We have completed data collections from the five-person crew (1 team member withdrew shortly after the mission began) of mission 2 (4 months) and the six-person crew of mission 3 (8 months). We are currently collecting ESM data from the six-person crew of mission 4 (12 months). The crew is also using the MSU monitoring badge so that we can enlarge the pool of benchmarking data for interactions over time.
Overall, the five-person crew from mission 2 provided a total of 485 daily surveys (Santoro & Binsted, 2015) and the six-person crew from mission 3 provided a total of 1303 daily surveys. Random coefficient modeling showed that team processes were reciprocally related to one another. As we reported last year for mission 2, positive autoregressive effects were found for the indicators for individual members’ psychosocial health (e.g., positive and negative affect) and other team process and effectiveness indicators (e.g., cohesion, conflict, performance) from the previous day to the next. In addition, cohesion played a major role in affecting other team processes, such as positively impacting performance and affect. Additionally, improvements in particular team processes and individual psychosocial well-being (i.e., cohesion, negative affect, and positive affect) from one day to the next benefited team effectiveness on the next day.
In mission 3, positive autoregressive effects were found for the same indicators as in mission 2 (e.g., psychosocial health and other team process and effectiveness indicators). Moreover, improvements in particular team processes (i.e., cohesion and negative affect) benefited team effectiveness the next day, similarly to mission 2. Unlike mission 2, however, the prior day’s positive affect only had an autoregressive effect, not impacting other team processes or team effectiveness.
Thus, similar to the long duration findings for the AAD stations, we see evidence that positive affect (which can be selected based on individual dispositions) and cohesion (which can be bolstered by team interactions and team leadership) have potential buffering effects on negative factors that impede individual and team psychosocial health.

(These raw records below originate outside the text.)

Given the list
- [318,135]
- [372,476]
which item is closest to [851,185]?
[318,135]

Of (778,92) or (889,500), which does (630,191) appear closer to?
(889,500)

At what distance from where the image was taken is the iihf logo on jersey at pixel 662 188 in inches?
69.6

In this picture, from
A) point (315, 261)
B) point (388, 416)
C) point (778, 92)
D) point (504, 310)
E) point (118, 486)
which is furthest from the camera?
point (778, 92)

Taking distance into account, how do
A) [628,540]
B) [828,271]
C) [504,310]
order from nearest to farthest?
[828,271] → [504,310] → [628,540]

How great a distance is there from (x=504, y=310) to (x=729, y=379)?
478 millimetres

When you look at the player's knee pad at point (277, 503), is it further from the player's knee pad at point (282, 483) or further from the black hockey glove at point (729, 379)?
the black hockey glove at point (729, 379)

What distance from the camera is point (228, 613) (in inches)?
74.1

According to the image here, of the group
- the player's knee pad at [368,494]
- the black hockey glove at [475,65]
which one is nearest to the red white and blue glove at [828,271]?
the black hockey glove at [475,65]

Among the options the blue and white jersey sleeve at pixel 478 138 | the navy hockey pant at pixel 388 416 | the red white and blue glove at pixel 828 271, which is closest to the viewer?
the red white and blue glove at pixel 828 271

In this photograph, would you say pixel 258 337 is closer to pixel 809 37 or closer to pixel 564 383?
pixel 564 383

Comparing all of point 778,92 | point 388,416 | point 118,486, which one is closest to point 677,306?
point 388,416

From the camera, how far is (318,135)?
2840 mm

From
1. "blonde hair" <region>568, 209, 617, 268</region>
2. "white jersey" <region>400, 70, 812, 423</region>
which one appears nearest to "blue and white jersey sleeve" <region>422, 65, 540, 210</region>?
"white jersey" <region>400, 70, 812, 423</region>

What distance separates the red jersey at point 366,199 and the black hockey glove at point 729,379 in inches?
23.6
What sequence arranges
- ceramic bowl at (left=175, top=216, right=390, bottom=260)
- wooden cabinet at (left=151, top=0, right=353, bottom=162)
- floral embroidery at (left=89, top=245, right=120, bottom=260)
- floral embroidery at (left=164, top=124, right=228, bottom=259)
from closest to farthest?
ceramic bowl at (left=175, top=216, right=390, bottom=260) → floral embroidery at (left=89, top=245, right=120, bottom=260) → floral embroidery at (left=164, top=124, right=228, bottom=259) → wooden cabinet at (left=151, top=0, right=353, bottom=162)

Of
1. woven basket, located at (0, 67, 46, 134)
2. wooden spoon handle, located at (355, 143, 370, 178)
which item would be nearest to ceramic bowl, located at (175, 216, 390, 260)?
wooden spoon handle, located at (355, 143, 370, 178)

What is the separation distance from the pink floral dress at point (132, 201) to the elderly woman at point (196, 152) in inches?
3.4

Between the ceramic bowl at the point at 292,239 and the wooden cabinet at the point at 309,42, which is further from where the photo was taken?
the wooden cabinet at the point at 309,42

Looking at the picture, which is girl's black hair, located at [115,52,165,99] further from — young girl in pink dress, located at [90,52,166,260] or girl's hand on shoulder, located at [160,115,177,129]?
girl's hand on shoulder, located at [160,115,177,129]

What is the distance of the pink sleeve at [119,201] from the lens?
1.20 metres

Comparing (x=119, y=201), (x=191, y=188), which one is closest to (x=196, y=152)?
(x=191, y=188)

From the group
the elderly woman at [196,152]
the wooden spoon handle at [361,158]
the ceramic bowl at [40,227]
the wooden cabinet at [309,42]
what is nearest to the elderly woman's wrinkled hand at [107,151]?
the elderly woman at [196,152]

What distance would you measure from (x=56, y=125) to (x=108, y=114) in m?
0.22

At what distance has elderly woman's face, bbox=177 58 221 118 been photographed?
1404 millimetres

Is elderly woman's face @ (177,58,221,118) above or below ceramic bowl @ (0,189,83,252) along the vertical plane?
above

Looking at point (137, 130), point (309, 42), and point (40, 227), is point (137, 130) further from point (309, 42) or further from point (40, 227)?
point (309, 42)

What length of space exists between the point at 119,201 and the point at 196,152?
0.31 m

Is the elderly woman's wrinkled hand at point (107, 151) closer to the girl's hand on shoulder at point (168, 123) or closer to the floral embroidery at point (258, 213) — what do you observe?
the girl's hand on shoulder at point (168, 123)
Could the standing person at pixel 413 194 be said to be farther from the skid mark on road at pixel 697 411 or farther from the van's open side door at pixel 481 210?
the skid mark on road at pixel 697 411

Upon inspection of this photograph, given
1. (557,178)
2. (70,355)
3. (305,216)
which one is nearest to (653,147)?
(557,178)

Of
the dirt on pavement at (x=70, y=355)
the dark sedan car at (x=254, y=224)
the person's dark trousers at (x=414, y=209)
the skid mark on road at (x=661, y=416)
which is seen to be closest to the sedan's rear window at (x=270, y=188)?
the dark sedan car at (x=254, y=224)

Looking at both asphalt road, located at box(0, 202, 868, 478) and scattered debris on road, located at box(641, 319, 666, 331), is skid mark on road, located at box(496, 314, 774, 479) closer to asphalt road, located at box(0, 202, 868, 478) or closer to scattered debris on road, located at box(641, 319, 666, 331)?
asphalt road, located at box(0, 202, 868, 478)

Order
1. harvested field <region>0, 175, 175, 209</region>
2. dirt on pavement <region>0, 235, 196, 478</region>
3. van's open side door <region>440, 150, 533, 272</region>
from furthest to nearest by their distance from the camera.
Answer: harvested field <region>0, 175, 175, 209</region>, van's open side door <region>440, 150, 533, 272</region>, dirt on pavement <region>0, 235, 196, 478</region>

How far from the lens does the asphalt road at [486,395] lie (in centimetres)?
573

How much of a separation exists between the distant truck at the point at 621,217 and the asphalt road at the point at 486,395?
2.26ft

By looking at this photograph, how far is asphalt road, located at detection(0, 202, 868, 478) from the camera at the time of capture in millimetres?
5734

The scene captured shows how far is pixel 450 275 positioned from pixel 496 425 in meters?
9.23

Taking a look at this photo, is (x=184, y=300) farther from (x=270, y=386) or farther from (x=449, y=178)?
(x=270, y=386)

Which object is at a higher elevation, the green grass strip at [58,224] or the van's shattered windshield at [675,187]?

Extend Engineering Development of an Unobtrusive Monitoring Technology
The monitoring technology under development has been successfully validated in the laboratory and is now under evaluation in NASA mission simulations. Engineering activity was mainly focused around areas-- 1) Development of algorithms and software for run-time dynamic badge-id allocation, 2) Detection of swallow monitoring using wearable sensors, and 3) integration of a Bluetooth hardware module and development of the associated software.
Development of algorithms and software for run-time dynamic badge-id allocation. In the previous versions of the badge software, the unique identification (ID) number for a badge used to be statically pre-allocated. While providing a simpler boot and start-up sequence, this arrangement leads to complications and management overhead in the event of badge hardware failures. When a badge fails, a new badge needs to be programmed with the same identifier before it can be used as a replacement of the failed unit. To ameliorate this issue, the engineering team developed a new dynamic ID management algorithm which auto-allocates unique IDs to the badges at boot-time. The algorithm is implemented using the TinyOS operating system within the badge software, TinyOS in the base station, and in the PC-based dashboard software that is written in Java. This new system was thoroughly tested in the lab and then for the data collection sessions ongoing both in HERA and HI-SEAS.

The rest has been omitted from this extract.